La Petite Fille dans le couloir
Girl in the Hallway
Un homme témoigne des circonstances qui entourent la disparition d'une enfant et porte avec difficulté le lourd poids de son silence et de son inaction.
« Girl in the Hallway » est l’adaptation cinématographique d’une performance de Jamie DeWolf, acteur, réalisateur et écrivain américain participant régulièrement à l’émission radiophonique “Snap Judgment”. Le principe de ce show de la NPR (National Public Radio) est de créer une ambiance dramatique en mélangeant des histoires documentaires criminelles avec de la musique. La réalisatrice canadienne Valerie Barnhart a créé à partir du slam de DeWolf une animation expérimentale des dessins que lui a inspirés l’affaire Xiana Fairchild, fait divers tragique et traumatique.

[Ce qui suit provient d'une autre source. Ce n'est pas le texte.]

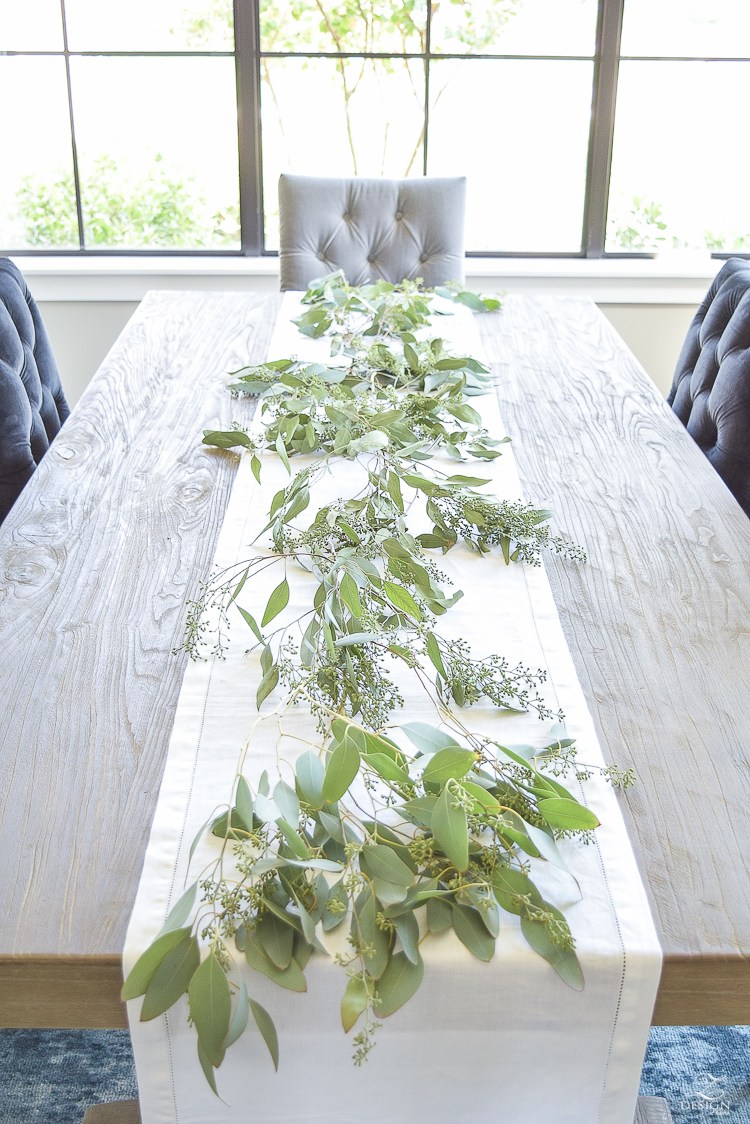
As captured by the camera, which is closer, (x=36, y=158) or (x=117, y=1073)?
(x=117, y=1073)

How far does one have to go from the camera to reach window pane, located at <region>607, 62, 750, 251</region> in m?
3.30

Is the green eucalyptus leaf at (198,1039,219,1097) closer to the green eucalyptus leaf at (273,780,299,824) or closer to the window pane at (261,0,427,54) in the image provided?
the green eucalyptus leaf at (273,780,299,824)

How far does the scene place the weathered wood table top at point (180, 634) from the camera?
0.77m

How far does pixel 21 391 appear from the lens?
1.84 meters

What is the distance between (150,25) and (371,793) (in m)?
3.24

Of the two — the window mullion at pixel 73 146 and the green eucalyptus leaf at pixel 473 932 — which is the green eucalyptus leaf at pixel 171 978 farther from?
the window mullion at pixel 73 146

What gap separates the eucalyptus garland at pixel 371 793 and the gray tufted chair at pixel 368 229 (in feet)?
4.24

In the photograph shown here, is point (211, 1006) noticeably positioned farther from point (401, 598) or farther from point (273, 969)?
point (401, 598)

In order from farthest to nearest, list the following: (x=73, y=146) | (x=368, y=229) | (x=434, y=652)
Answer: (x=73, y=146) < (x=368, y=229) < (x=434, y=652)

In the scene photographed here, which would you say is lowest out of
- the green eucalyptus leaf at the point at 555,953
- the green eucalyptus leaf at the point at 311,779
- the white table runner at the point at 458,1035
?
the white table runner at the point at 458,1035

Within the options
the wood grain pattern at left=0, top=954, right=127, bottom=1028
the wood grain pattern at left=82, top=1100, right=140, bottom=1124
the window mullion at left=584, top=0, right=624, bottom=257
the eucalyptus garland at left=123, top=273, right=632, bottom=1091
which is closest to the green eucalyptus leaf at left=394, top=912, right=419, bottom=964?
the eucalyptus garland at left=123, top=273, right=632, bottom=1091

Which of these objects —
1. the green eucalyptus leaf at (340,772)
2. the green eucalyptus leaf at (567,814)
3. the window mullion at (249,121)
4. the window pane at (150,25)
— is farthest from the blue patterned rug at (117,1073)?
the window pane at (150,25)

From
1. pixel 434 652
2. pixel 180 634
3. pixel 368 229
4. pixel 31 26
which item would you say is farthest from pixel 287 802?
pixel 31 26

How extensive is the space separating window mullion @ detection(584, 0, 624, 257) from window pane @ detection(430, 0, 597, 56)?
0.05m
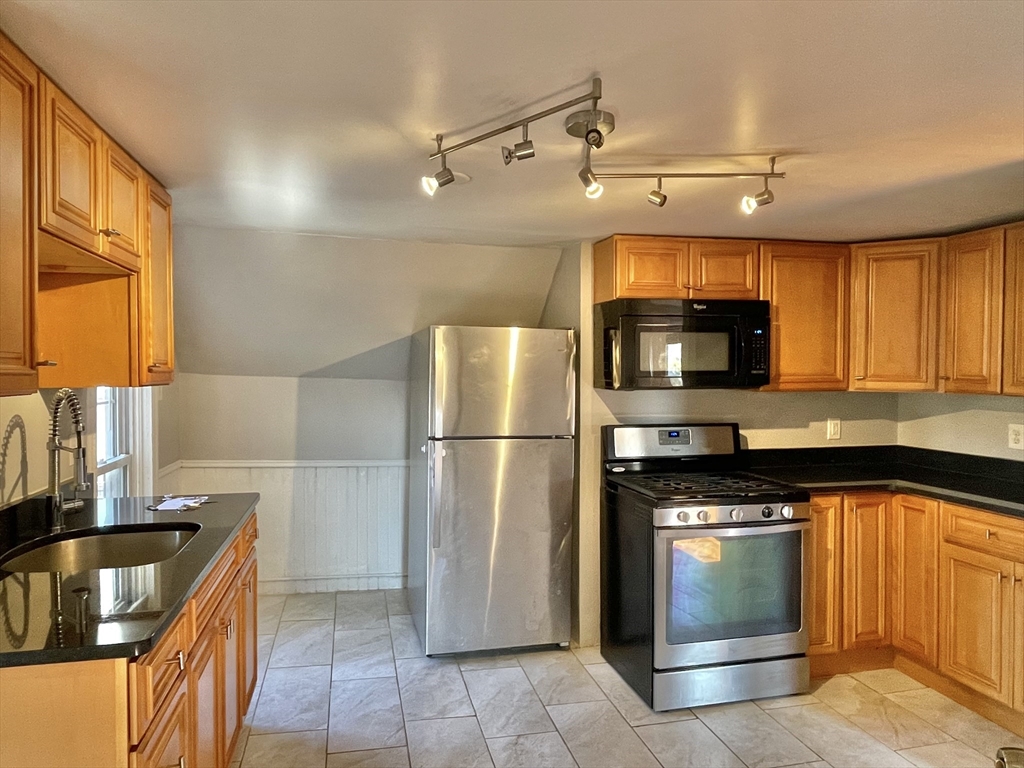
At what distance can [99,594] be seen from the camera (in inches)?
64.7

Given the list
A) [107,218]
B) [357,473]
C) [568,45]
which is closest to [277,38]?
[568,45]

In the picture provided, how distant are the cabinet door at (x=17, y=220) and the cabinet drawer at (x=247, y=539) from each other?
1134 mm

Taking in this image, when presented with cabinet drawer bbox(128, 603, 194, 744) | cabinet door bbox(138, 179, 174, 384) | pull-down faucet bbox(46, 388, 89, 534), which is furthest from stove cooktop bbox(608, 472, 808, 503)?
pull-down faucet bbox(46, 388, 89, 534)

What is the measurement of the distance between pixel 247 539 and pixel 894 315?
3.16 metres

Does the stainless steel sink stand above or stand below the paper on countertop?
below

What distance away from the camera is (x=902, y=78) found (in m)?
1.53

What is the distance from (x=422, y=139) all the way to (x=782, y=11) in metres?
1.02

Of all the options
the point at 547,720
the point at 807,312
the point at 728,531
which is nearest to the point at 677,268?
the point at 807,312

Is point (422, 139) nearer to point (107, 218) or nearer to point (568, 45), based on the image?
point (568, 45)

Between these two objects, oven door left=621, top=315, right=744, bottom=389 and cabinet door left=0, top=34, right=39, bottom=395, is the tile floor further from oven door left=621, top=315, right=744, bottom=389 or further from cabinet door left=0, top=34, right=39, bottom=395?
cabinet door left=0, top=34, right=39, bottom=395

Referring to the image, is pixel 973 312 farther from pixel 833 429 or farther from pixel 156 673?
pixel 156 673

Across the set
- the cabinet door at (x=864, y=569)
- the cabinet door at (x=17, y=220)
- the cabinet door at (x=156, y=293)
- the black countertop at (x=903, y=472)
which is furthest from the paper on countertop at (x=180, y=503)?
the cabinet door at (x=864, y=569)

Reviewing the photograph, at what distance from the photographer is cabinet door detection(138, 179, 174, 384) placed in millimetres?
2314

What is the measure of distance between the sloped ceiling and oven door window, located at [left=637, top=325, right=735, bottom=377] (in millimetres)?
909
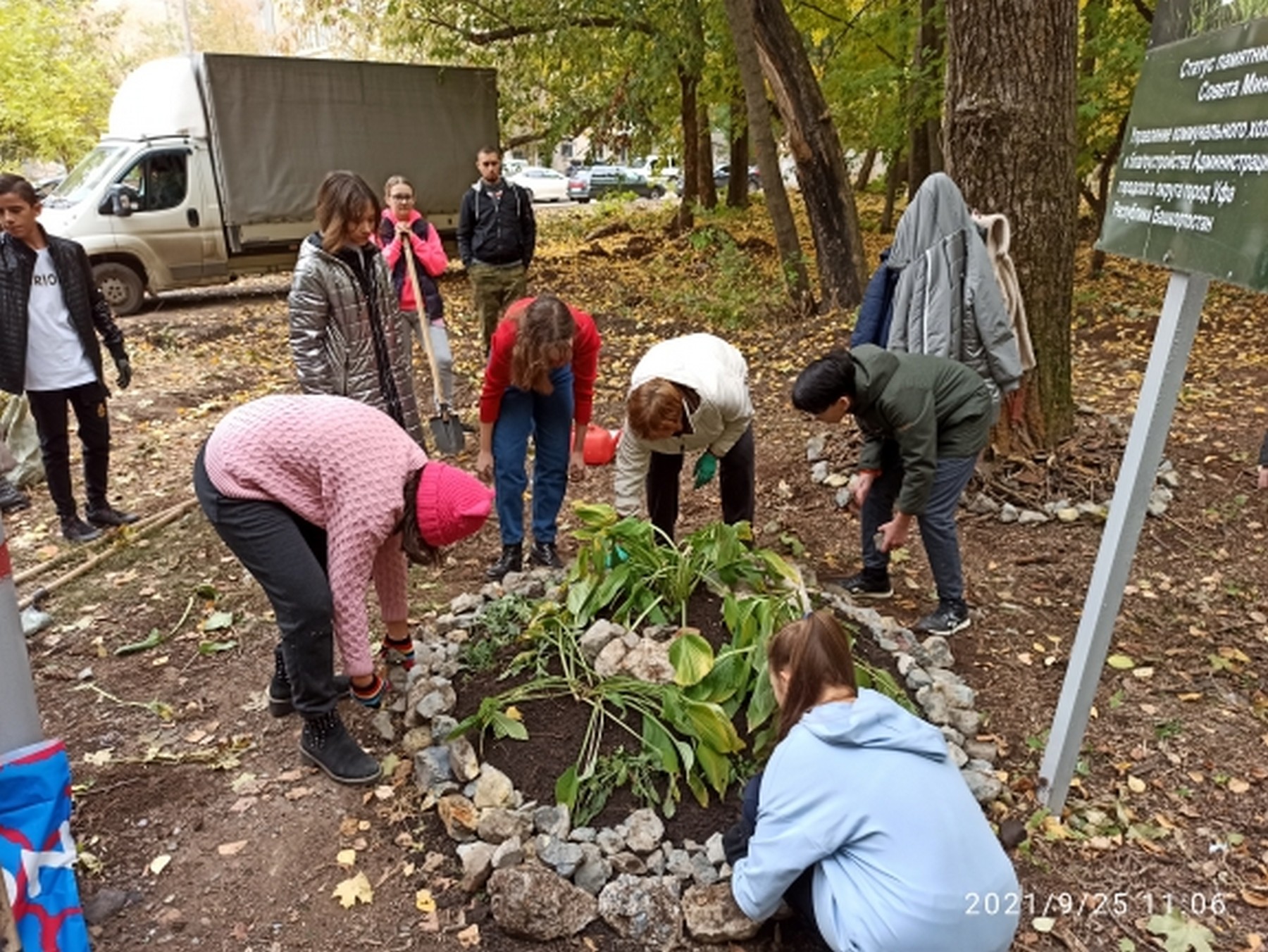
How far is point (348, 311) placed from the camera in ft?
11.3

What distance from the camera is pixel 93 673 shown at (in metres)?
3.52

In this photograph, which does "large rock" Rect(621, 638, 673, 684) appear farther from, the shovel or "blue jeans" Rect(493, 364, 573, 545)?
the shovel

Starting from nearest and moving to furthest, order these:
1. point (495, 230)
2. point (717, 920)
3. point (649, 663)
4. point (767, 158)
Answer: point (717, 920), point (649, 663), point (495, 230), point (767, 158)

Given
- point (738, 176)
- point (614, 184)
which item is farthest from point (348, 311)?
point (614, 184)

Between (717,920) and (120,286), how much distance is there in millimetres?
10852

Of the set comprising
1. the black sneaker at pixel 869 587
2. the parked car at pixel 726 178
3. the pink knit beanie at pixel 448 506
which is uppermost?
the parked car at pixel 726 178

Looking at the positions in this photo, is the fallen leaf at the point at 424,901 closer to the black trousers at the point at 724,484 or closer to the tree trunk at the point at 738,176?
the black trousers at the point at 724,484

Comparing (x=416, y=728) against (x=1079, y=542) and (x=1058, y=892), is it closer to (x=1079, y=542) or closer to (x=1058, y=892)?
(x=1058, y=892)

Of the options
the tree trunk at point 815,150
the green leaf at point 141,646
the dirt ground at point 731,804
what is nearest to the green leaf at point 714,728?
the dirt ground at point 731,804

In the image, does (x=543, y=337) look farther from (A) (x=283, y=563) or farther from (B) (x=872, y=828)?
(B) (x=872, y=828)

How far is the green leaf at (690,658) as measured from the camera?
274 cm

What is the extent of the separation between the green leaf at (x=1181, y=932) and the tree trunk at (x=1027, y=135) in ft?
9.68

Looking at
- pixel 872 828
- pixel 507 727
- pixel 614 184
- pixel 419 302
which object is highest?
pixel 614 184

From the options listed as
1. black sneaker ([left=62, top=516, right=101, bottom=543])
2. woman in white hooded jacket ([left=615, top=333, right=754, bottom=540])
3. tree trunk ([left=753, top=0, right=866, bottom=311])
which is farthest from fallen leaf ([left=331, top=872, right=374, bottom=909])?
tree trunk ([left=753, top=0, right=866, bottom=311])
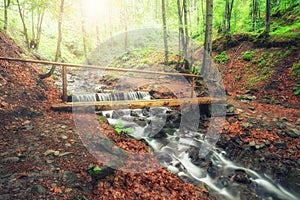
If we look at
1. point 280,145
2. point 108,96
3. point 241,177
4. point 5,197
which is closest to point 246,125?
point 280,145

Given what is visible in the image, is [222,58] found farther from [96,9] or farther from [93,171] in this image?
[96,9]

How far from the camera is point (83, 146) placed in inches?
173

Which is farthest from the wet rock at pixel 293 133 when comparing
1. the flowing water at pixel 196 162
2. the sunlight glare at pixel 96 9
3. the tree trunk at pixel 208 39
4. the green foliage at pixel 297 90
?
the sunlight glare at pixel 96 9

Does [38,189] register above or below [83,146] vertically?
below

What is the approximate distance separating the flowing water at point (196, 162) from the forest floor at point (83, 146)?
328 millimetres

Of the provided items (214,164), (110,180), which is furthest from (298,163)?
(110,180)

C’est l’histoire d’un père qui refusait de parler à sa fille du Petit Chaperon rouge car elle lui rappelait un souvenir morbide. Le quartier de Vallejo (Californie) où vivait DeWolf à vingt ans était plutôt inquiétant. Les dessins reflètent la misère des lieux décrits : sales, bruyants, peuplés d’êtres nocturnes patibulaires. En utilisant différents supports et outils graphiques (papiers découpés, journaux, craie...), la cinéaste met en scène une atmosphère lugubre en noir et blanc ponctuée de quelques touches de rouge. Dans ce taudis vivait une petite fille, Xiana Fairchild, née en prison d’une mère dealeuse et consommatrice de méthamphétamine. Xiana était livrée à elle-même dans le hall de l'immeuble. Il y a des lieux où l’insouciance de l’enfance ne transperce pas les ombres. Elle a disparu le 2 décembre 1999 sans que personne de sa famille, ni ses voisins, ni les services sociaux n’aient rien fait pour la protéger et son cadavre a été retrouvé plusieurs mois plus tard.
Dans une époque où les violences infligées aux enfants ne diminuent pas, cette dénonciation du silence et de l’inaction est un appel à réagir et à agir. Le film se fait aussi l’interprète du mouvement nativelivematters, très implanté au Canada, en rendant hommage aux MMIWG, les “Missing and Murdered Indigenous Women and Girls”. Ce conte de fées animé digne de nos pires cauchemars n’est pourtant pas nihiliste car l’histoire s’accompagne d’une morale, un avertissement donné à chaque adulte parent ou voisin d’enfants: quand les loups rôdent dans la cité, il vaut mieux ouvrir sa porte aux Petits Chaperons rouges, sinon le monde se transformera en grand gouffre noir et silencieux.